EXERCISE MATERIAL
Segment Open

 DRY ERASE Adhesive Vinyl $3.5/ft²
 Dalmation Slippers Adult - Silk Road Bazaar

Segment Closed
Segment Open

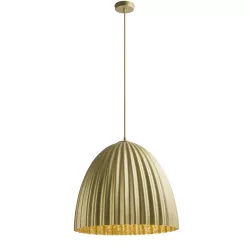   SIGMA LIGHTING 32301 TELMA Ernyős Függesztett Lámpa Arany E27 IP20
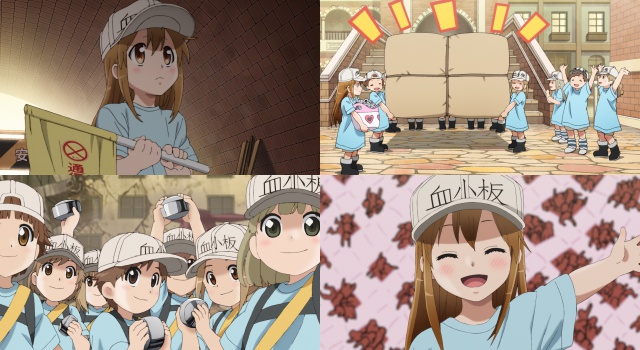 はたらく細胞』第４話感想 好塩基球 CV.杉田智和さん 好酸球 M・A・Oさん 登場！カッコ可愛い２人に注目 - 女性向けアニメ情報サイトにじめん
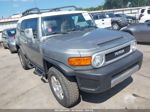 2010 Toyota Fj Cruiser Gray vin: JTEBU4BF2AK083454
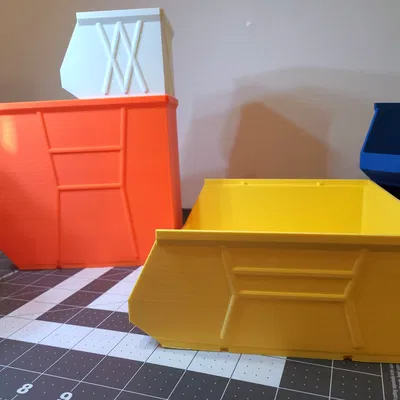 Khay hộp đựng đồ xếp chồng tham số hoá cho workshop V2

Segment Closed

WHAT NEEDS TO BE DONE
Report each line of the material above that contains the word "Bazaar", copying every such line in full.

RESULT FOR THIS TASK
 Dalmation Slippers Adult - Silk Road Bazaar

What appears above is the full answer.